- **ARBEITSAUFTRAG 1**: Ordnen Sie die Zeilen der Datensätze von der Zeile mit „Among the point“ bis zum Ende der Datensätze als Markdown-Tabelle mit den Spalten „Nr.“ und „Zeile“ an. Leerzeilen entfallen.

- **TEXTAUSZUG**:
• • • • • • •
Geschichte der Wolgadeutschen
UNSERE WIRTSCHAFT
Illustrierte Halbmonatsschrift
1923 № 19-20

Die Presse im Gebiet der Wolgadeutschen nach den Revolutionen von 1917
(Пресса в Области Немцев Поволжья после революций 1917 г.)

Schon vor dem Ausbruch der Februar-Revolution war das vormals schwach entwickelte, fast durchweg religiös-verschrobene und starr am Alten haftende Pressewesen im Gebiet der Wolgadeutschen gänzlich erstickt. Die bei den Verhältnissen der Zarenzeit gewissermaßen fortschrittlich gesinnte deutsche „Volkszeitung“ war als die letzte während des großen imperialistischen Weltkrieges von den übereifrigen Dienern des Thrones mehrmals brutal gemaßregelt und endlich im Juni 1916 geschlossen worden. Jeder treue Diener und Anhänger der absoluten und despotischen Herrschaft Nikolais II., dieses degenerierten Nachkömmlings eines degenerierten deutschen Fürsten auf dem russischen Thron, und jeder andere „echte“ Russe, von dem Deutschenfresser Nikolai Nikolajewitsch Romanow, dem Onkel des Zaren (!), angefangen bis herab zu dem kleinsten echtrussischen Beamten, — alle diese treuen oder „gemachten“ Busenfreunde und Anhänger des Thrones und der allein „orthodoxen“ (wahren) Staatsreligion hielten es damals für ihre heiligste Pflicht, nicht nur in eigener oder höchsteigener Person alles Deutsche zu verfolgen, zu unterdrücken oder gar gänzlich zu vertilgen, sondern auch das einfache, sonst gutmütige russische Volk dazu aufzustacheln. Es sollte daher weder ein gedrucktes, noch ein geschriebenes, ja nicht einmal ein gesprochenes Wort in dem heiligen Rußland der letzten Zarenzeit an den Tag kommen. Wer nicht russisch schreiben oder sprechen konnte, sollte das Schreiben und Sprechen überhaupt bleiben lassen. Wem von uns Deutschen, namentlich denen, die in der Armee waren oder sonst damals ein wenig in der Welt herumgekommen sind, ist jene schwarze Zeit nicht mehr im Gedächtnis?
• • • • • • •
Fragen zu abgebildeten Szenen
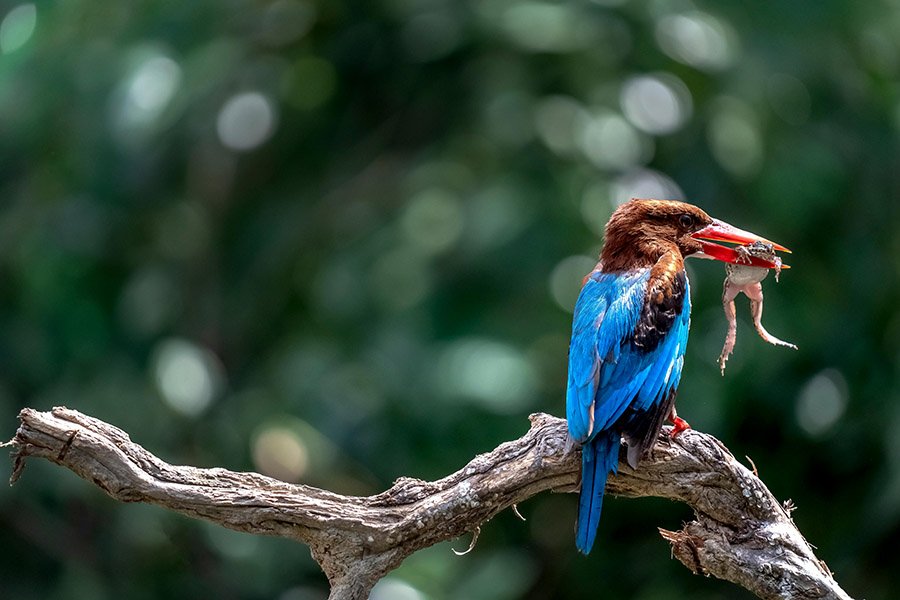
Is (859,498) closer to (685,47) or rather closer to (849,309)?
(849,309)

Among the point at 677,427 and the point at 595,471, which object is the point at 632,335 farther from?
the point at 595,471

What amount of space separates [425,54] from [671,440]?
292 cm

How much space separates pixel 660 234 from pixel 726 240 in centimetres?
• • • • • • •
- **ARBEITSAUFTRAG 2**: Setzen Sie den Abschnitt über die Presse im Gebiet der Wolgadeutschen dort fort, wo er endet.

- **SCHRIFTLICHE ANTWORT 1**:
| Nr. | Zeile |
|---|---|
| 1 | Among the point at 677,427 and the point at 595,471, which object is the point at 632,335 farther from? |
| 2 | the point at 595,471 |
| 3 | What amount of space separates [425,54] from [671,440]? |
| 4 | 292 cm |
| 5 | How much space separates pixel 660 234 from pixel 726 240 in centimetres? |

- **SCHRIFTLICHE ANTWORT 2**:
Redaktion und Mitarbeiter der Zeitung „Nachrichten“.
Gottlieb Schneider, Robert Reuß (technischer Schriftleiter), A. Loos, Hermann Schulz (Verantwortlicher
Schriftleiter), Ad. Reichert.


Einige Zeit nach der Februar-Revolution, und zwar im April 1917, berief das sogenannte Zentralkomitee der Wolgadeutschen mit den Herren Großkapitalisten Schmidt, Borell, Schellhorn, dem Pastor Schleuning und ähnlichen neugebackenen „Wohltätern des Volke“ an der Spitze unter Mitwirkung ihrer treuen Anhänger, eines A. Lonsinger, P. Sinner und eines Paters J. Baumtrog, eine Konferenz der Wolgadeutschen ein, auf der hauptsächlich die Großbourgeoisie, die Geistlichkeit, die Händler und die Protzen vertreten waren. Außer den vielen andern Beschlüssen zu Nutz und Frommen dieser Herren wurde auch noch der Beschluß gefaßt, zur Herausgabe einer deutschen Zeitung für die deutschen Kolonisten an der Wolga von der ganzen deutschen Bevölkerung eine Steuer zu erheben, und zwar zu 10 Kopeken (!) von der Seele (!!), ob reich oder arm (!!!).

Die Redaktion der russischen Zeitung „Трудовая правда“.
Grigori Jeremejew, Ed. Groß (Verantwortlicher Schriftleiter) W. Gerasimow (technischer Schriftleiter).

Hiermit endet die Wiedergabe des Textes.